(Page text):
When P = 1, the permanent seed controls the amount of time the client
is online by how fast it sends the requested file.  Consequently it
can lengthen the time to download the file to increase the likelihood
that P will increase as another peer comes online.  However, if there
are only a few ephemeral peers and they are talking to one another
quickly, each time the permanent seed sends the last block of the
file, the other peers will quickly communicate it among themselves and
soon go offline.  Still, this is a way to triple or quadruple your
effective bandwidth, which is worth something.

CacheLogic
----------

CacheLogic is a company that sells peer-to-peer caching devices to
ISPs.  The idea is that the ISP saves a copy of whatever BitTorrent
data passes through it, and serves it to you from their local copy
whenever you request it.  (I'm not clear on whether it merely
participates as a peer in the torrent or actually hijacks your
attempted connections to other peers.)

Payment
-------

MojoNation, and later MNet, had the idea that you would exchange some
sort of currency for services such as file downloads.  This allows the
reciprocity enforcement mechanism to extend beyond pairwise
relationships into group relationships, and to provide a measure of
otherwise incommensurable goods.  This would provide an incentive for
people to download files they didn't themselves want, so that they
could earn credit from other people who did want them, and then use
that credit to download things they did want.

I have written about this a bit on the CommerceNet zLab Wiki.

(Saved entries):
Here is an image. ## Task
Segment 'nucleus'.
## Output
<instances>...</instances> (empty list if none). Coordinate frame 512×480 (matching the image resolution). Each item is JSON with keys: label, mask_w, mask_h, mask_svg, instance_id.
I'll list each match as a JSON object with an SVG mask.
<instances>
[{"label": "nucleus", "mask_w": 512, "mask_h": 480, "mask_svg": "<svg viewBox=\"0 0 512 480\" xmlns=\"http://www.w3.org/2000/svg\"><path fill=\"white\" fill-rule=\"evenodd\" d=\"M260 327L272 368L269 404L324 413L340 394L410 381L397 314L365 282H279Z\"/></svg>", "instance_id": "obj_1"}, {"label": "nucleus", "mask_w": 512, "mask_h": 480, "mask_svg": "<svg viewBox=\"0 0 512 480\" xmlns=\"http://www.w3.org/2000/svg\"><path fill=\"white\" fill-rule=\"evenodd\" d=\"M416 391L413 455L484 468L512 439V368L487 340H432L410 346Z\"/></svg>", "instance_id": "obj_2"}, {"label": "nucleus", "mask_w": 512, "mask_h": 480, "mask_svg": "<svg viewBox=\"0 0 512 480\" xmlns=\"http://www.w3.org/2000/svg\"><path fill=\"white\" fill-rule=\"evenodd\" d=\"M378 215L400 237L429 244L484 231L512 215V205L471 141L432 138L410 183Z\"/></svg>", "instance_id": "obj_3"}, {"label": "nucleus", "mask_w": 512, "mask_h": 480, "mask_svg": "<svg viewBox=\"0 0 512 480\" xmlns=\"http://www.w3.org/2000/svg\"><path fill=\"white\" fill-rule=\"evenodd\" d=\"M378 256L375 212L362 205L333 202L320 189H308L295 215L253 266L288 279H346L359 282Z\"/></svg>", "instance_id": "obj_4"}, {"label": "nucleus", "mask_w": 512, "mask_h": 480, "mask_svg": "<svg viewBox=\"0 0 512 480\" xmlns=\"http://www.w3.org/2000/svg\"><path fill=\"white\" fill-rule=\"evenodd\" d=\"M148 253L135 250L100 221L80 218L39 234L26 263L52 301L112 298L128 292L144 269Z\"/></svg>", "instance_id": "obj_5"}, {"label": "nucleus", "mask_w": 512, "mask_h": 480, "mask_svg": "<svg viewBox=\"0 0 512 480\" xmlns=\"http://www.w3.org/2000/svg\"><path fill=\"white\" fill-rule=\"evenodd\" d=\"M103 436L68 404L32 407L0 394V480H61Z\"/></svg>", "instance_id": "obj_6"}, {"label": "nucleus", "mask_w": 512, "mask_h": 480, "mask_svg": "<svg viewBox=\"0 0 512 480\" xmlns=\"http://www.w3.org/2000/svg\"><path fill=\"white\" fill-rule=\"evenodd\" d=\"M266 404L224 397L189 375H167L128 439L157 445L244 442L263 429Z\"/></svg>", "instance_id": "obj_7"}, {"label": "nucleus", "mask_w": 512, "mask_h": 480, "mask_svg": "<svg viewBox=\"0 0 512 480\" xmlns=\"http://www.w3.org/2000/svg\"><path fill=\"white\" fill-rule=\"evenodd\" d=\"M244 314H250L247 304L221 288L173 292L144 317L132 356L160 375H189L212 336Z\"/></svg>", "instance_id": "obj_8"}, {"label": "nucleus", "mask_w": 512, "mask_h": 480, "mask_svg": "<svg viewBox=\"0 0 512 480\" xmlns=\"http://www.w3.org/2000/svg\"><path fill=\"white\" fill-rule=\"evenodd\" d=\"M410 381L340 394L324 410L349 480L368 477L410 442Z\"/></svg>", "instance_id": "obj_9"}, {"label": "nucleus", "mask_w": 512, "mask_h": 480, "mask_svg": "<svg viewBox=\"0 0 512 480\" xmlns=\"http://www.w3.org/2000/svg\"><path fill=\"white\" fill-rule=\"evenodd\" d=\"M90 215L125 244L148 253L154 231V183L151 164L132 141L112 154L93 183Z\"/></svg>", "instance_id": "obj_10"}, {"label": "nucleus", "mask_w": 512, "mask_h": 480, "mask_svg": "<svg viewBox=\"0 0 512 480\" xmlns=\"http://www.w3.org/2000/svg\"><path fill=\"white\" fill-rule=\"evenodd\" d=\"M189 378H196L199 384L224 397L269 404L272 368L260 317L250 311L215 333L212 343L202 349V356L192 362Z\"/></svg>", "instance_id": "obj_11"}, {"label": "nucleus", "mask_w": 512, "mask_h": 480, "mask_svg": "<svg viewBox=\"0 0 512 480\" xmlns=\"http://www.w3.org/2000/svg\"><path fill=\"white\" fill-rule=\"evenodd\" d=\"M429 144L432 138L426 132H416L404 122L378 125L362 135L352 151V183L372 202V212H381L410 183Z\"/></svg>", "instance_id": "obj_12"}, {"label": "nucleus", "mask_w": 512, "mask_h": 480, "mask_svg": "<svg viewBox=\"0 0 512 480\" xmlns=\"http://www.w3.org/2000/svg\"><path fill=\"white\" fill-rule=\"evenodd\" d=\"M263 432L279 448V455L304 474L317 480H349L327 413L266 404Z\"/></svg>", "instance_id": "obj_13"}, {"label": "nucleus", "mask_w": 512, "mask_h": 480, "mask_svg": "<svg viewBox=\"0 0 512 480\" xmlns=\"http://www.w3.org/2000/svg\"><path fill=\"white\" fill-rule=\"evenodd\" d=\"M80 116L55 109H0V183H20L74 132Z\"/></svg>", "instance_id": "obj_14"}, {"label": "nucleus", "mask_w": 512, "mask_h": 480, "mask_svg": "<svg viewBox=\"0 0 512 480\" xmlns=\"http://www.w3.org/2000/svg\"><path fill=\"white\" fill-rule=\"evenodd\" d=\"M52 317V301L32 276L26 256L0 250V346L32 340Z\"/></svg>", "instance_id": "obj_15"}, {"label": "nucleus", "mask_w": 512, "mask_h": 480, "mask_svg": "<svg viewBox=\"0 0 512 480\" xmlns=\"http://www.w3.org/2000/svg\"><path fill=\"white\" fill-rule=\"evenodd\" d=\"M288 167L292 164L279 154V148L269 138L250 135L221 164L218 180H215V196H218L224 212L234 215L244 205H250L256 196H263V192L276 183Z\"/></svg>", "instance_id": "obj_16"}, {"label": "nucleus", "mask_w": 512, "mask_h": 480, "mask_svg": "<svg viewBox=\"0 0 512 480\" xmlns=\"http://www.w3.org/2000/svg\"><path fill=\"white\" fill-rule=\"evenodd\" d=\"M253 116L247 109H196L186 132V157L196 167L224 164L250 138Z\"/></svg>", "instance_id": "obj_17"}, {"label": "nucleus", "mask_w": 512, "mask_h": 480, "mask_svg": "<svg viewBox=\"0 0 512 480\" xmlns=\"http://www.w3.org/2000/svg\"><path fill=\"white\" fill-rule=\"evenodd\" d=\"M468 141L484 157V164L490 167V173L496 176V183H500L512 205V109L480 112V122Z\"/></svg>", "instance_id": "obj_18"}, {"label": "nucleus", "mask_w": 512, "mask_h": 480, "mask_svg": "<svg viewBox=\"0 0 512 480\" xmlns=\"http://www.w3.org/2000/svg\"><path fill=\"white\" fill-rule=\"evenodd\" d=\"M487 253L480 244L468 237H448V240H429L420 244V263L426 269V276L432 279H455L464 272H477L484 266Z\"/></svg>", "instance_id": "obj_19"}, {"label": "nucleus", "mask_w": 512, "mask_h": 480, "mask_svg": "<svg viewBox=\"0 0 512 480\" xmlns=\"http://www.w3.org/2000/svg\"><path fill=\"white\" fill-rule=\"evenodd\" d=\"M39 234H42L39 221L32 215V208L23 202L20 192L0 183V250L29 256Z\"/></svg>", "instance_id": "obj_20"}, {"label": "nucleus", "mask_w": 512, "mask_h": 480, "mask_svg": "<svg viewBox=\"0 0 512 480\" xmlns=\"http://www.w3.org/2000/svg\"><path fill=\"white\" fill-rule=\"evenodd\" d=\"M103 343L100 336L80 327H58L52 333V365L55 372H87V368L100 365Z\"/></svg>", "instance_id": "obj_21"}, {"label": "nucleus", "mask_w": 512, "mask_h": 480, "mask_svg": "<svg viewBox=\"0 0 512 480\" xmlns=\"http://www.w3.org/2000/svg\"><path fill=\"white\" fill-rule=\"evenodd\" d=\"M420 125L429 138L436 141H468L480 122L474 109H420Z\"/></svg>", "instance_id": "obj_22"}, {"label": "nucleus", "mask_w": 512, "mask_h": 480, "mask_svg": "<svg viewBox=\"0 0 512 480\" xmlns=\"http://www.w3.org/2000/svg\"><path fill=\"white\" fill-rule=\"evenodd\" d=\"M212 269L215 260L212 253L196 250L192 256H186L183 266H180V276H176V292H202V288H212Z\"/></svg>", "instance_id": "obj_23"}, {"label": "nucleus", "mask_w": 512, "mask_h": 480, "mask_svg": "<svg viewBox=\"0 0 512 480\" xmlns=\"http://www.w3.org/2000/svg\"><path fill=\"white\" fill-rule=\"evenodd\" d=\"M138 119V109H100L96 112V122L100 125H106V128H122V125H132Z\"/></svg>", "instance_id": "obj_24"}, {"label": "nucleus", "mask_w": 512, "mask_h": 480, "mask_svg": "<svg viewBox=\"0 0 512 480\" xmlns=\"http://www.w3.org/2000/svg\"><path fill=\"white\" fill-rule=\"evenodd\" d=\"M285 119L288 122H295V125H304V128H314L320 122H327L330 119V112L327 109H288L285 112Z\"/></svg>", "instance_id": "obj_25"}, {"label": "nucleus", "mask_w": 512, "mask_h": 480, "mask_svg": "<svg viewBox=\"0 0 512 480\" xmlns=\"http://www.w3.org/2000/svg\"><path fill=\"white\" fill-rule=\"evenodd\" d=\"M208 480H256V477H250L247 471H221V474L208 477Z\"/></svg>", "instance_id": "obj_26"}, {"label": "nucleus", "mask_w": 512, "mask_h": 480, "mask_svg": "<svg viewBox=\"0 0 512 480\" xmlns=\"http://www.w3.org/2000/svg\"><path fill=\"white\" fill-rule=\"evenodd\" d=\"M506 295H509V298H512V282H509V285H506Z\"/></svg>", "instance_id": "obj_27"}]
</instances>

(What this exercise asks):
(1) Rewrite the paragraph of the file-sharing text beginning "MojoNation, and later MNet" more concisely, keeping its main facts.
(2) Set down, word for word, the part of the file-sharing text that opens with the words containing "CacheLogic is a" and closes with "to other peers.)".
The saved entries have no connection to the text on file sharing.

(Answers for the exercise):
(1) MojoNation and later MNet proposed exchanging a form of currency for services such as file downloads. This would extend reciprocity enforcement from pairwise to group relationships and give a measure for otherwise incommensurable goods. It would also encourage people to download files they did not want, earn credit from others who did, and spend that credit on files they wanted.

(2)
CacheLogic is a company that sells peer-to-peer caching devices to
ISPs.  The idea is that the ISP saves a copy of whatever BitTorrent
data passes through it, and serves it to you from their local copy
whenever you request it.  (I'm not clear on whether it merely
participates as a peer in the torrent or actually hijacks your
attempted connections to other peers.)